Los frescos vaqueros de su atuendo rozaron contra mi piel mientras se posicionaba, su trasero frente a mí mientras se acomodaba sobre mi verga.

—El Maestro está tan duro… —gimió, su voz goteando satisfacción mientras sentía mi erección a través de sus jeans rasgados.

Giró su cabeza para mirar a Ava, su voz espesa de desafío.

—Ava… ¿por qué no vienes aquí y miras más de cerca… —Sus dedos recorrieron la tela rasgada de sus jeans, provocando la piel expuesta debajo—. Estoy segura de que el Maestro no durará mucho…

«Esta puta de cuero cree que puede impresionar al Maestro con sus trucos baratos», los pensamientos de Ava ardían de celos, sus ojos fijos en los movimientos de Jenna. «Pero yo sé exactamente lo que el Maestro realmente quiere…»

La voz de Jenna estaba espesa de confianza mientras continuaba:

—Podrías aprender algo útil por primera vez en tu vida.

El denim se abría más con cada tirón deliberado, revelando más de su perfecto trasero. La tela áspera enmarcaba su carne expuesta, el contraste entre el material azul oscuro y su pálida piel era embriagador.

Podía ver la conmoción y los celos en los ojos de Ava mientras observaba la confiada exhibición de Jenna. El aroma de su frustración se hacía más fuerte, mezclándose con el perfume almizclado de su excitación mientras observaba los expertos movimientos de Jenna.

Los dedos de Jenna recorrieron el desgastado denim de sus jeans con deliberada lentitud, la áspera tela contrastando con su suave piel mientras se preparaba para revelarse.

El grueso denim crujía y gemía mientras cambiaba su peso, el aroma de su excitación mezclándose con el perfume almizclado de la tela bien usada.

—Maestro… mira más de cerca… —Su voz era un susurro sensual, espeso de promesa mientras sus dedos se enganchaban en los bordes deshilachados de sus jeans, el denim rígido e inflexible bajo su tacto.

Con una lentitud agonizante, comenzó a rasgar la tela, el sonido del denim desgarrándose resonaba fuerte en la silenciosa habitación. El primer vistazo de su trasero desnudo se asomaba a través del desgarro que se ensanchaba, la pálida piel contrastando marcadamente con el denim azul oscuro.

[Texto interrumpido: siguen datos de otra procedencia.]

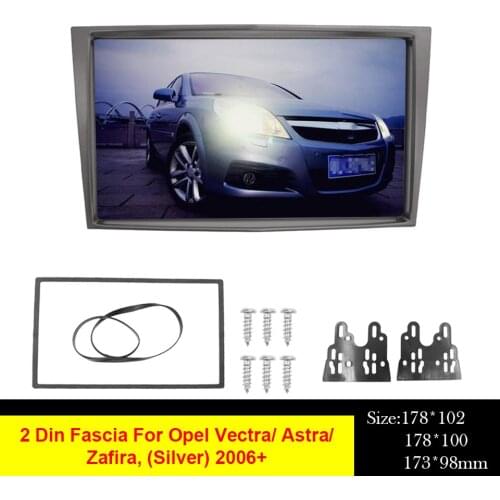 2Din Fascia For Opel Astra Antara Corsa Zafira 2006+ Car DVD Stereo Audio Frame Panel Mounting Dash Installation Bezel Trim Kit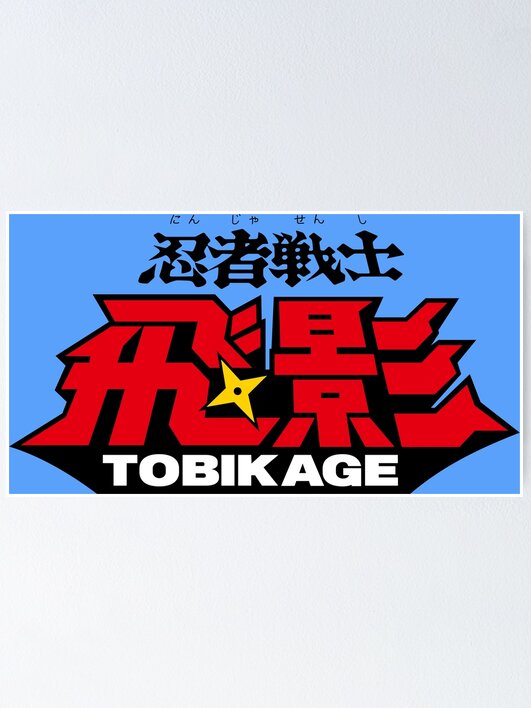 Ninja Senshi Tobikage logo / 忍者戦士飛影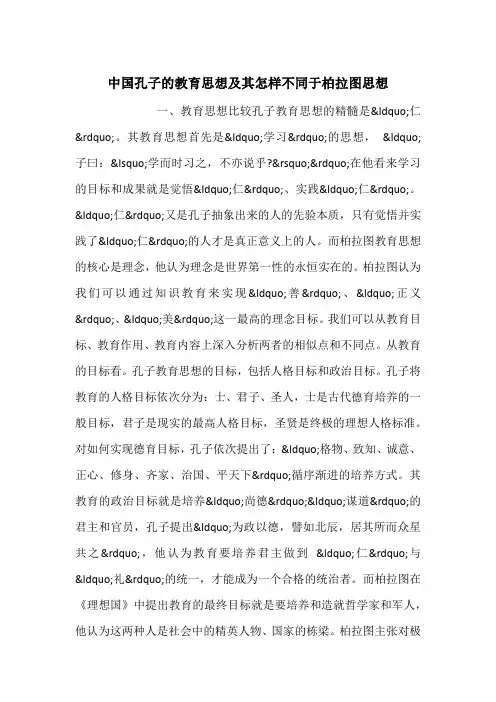 中国孔子的教育思想及其怎样不同于柏拉图思想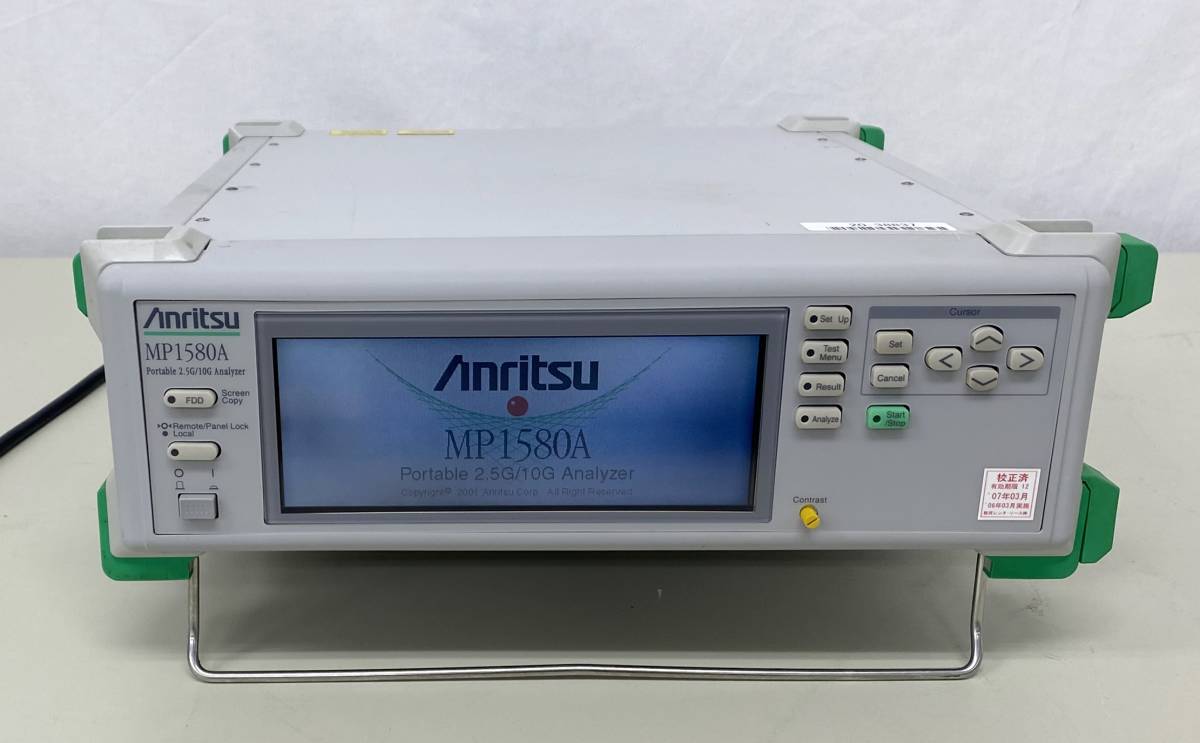 【ジャンク】ANRITSU MP1580A 2.5G/10G アナライザ_画像1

—Mmm… sí… —gimió suavemente, sus dedos trabajando en la tela con cuidado deliberado, el material grueso resistiéndose a sus esfuerzos.

Los jeans se abrieron más con cada tirón, el denim separándose para revelar más de su perfecto trasero, la curva de sus nalgas apareciendo centímetro a delicioso centímetro.